Background: CERCLA Liability and the Third-party Defense
CERCLA was enacted in 1980 in response to the growing number of environmental tragedies brought about by the industrial pollution of the 20th century. Among other things, it establishes four classes of “covered persons” (also known as potentially responsible parties or PRPs) that are liable for costs associated with releases or threatened releases of hazardous substances (collectively “releases”) and subject to administrative orders and injunctions requiring actions to address such releases. The four classes of PRPs include 1) persons who currently own or operate a “facility”4; 2) persons who owned or operated a facility at the time of a “disposal”5; 3) persons who arranged for treatment or disposal of hazardous substances at a facility6; and 4) persons who transported hazardous substances for disposal or treatment at a facility of their choosing.

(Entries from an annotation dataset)

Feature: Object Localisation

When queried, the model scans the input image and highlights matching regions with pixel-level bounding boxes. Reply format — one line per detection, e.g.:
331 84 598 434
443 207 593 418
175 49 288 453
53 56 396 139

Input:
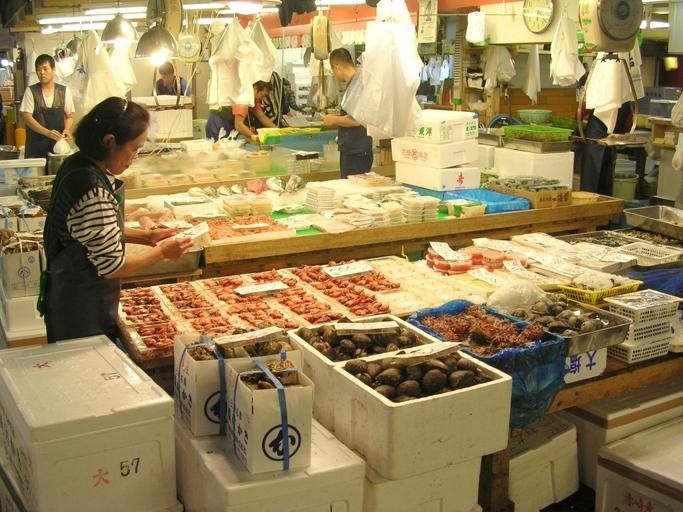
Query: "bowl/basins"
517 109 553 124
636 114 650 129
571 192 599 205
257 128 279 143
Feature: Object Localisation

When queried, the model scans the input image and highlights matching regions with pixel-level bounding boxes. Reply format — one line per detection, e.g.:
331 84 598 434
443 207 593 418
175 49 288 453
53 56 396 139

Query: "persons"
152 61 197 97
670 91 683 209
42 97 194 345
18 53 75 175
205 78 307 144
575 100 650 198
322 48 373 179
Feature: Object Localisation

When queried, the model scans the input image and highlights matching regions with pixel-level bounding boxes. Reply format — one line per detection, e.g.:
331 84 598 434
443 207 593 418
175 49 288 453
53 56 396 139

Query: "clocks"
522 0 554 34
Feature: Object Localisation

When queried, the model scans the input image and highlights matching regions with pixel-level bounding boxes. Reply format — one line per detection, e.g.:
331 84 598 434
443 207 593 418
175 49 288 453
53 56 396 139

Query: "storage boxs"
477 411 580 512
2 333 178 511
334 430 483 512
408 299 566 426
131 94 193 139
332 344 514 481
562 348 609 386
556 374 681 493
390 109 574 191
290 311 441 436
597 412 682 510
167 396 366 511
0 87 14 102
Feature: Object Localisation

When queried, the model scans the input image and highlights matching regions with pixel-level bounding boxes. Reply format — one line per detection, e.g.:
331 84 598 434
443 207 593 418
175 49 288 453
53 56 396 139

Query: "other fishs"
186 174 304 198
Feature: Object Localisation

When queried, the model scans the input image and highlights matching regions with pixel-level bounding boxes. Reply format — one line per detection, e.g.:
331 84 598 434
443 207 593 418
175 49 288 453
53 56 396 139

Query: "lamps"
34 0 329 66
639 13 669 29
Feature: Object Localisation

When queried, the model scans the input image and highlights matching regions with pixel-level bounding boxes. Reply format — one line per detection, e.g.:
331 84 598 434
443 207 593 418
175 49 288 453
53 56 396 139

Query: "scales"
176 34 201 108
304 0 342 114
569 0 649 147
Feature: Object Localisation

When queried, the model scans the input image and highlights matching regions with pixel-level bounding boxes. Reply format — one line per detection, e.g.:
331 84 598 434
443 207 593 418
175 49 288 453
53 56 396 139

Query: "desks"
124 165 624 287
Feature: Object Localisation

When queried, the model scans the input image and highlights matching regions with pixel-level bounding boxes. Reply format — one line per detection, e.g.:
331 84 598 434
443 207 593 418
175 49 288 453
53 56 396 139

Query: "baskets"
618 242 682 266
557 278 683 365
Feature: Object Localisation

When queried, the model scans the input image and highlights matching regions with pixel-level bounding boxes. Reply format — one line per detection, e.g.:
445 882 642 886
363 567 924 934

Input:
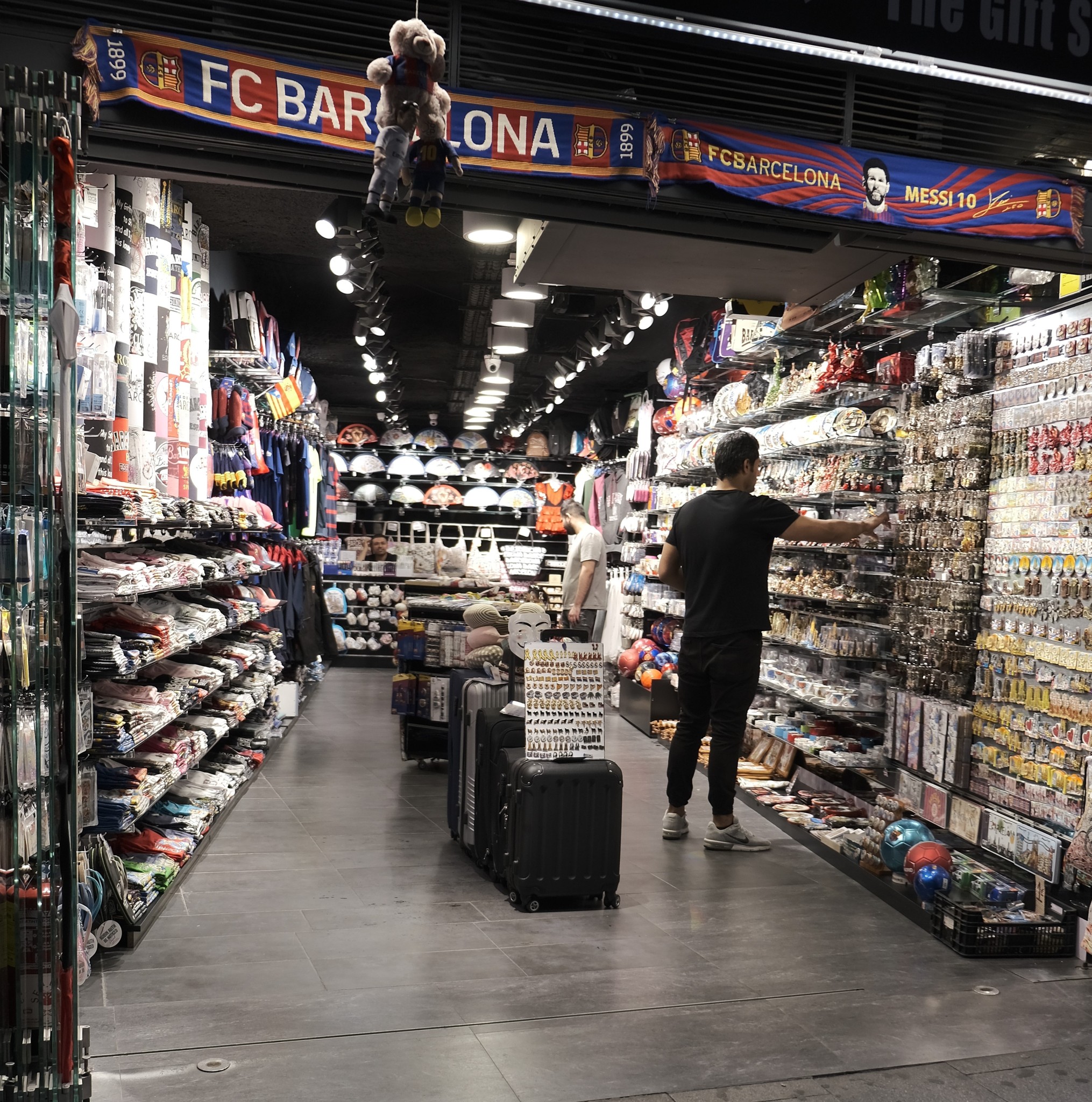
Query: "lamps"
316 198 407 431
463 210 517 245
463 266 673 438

--

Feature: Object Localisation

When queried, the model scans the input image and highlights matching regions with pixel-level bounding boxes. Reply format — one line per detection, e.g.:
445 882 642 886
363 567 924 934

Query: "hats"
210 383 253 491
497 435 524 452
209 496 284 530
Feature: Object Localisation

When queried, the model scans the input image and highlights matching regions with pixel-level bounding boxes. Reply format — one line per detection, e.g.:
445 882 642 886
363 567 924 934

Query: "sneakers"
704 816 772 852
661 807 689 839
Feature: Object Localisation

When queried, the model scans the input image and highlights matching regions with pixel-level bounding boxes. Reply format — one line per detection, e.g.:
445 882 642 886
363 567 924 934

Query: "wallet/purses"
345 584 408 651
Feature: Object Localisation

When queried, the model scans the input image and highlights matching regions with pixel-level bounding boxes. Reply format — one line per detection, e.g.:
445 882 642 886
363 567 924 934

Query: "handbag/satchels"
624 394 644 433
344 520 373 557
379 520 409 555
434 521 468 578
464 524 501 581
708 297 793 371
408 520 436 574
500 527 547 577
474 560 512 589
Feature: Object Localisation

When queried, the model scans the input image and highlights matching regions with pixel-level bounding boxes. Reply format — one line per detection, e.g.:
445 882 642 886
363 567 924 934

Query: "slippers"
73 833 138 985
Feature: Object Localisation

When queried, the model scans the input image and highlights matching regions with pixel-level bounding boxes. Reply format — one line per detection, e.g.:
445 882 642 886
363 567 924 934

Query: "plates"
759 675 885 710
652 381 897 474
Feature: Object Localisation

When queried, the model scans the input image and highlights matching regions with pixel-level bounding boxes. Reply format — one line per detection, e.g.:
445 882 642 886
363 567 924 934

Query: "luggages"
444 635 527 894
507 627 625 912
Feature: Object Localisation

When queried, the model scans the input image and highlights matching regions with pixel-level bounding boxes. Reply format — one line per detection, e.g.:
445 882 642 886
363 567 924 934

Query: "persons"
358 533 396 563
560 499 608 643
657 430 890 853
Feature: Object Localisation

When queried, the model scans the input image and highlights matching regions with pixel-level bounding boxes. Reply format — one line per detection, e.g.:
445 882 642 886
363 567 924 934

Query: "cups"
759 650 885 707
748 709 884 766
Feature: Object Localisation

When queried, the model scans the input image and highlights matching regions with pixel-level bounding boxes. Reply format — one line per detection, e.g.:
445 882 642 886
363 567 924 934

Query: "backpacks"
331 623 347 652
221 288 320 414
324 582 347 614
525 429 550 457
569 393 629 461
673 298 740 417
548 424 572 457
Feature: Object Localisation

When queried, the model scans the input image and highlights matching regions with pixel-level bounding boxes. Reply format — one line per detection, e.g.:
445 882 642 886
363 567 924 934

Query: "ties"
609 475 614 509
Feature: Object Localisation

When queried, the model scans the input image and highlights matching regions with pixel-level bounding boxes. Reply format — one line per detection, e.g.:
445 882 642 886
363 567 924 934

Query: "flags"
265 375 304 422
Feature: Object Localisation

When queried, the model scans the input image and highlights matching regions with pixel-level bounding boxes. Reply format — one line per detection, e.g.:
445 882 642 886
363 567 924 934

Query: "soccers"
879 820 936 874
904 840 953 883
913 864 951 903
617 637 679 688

■ Required work ■
1. According to the CERCLA liability background, in what year was CERCLA enacted?
2. Proceed with the CERCLA liability background from the point where it stops.
These entries are separate material with no connection to the text on CERCLA liability.

■ Written responses ■
1. 1980

2.
As a number of courts have been quick to note, CERCLA has limited defenses that are narrowly applied.7 One such defense, commonly known as the “third-party defense,” is codified at 42 U.S.C. §9607(b)(3) and requires a PRP to plead and prove a) that the release or threat of release at issue was caused solely by the acts or omissions of a third party; b) that such acts or omissions did not occur in connection with a contractual relationship existing directly or indirectly between the PRP and the third party; c) that the PRP has exercised due care with regard to the contamination; and d) that the PRP took reasonable precautions against foreseeable acts or omissions of the third party.

As illustrated most clearly by its fourth element, the third-party defense plainly contemplates situations in which a potentially responsible party is associated with a facility prior to release and is, thus, able to take measures to prevent the release and/or measures to promptly mitigate any damages that result. For example, if an owner of a particular facility fences that facility and posts “no trespassing” signs, only to have a “midnight dumper” trespass and dispose of hazardous substances on his or her property, that owner would likely qualify for a third-party defense, so long as the owner could show that, after learning of the contamination, he or she undertook reasonable measures to identify and, if necessary, address any threats the contamination might have posed (i.e., that he or she exercised “due care”).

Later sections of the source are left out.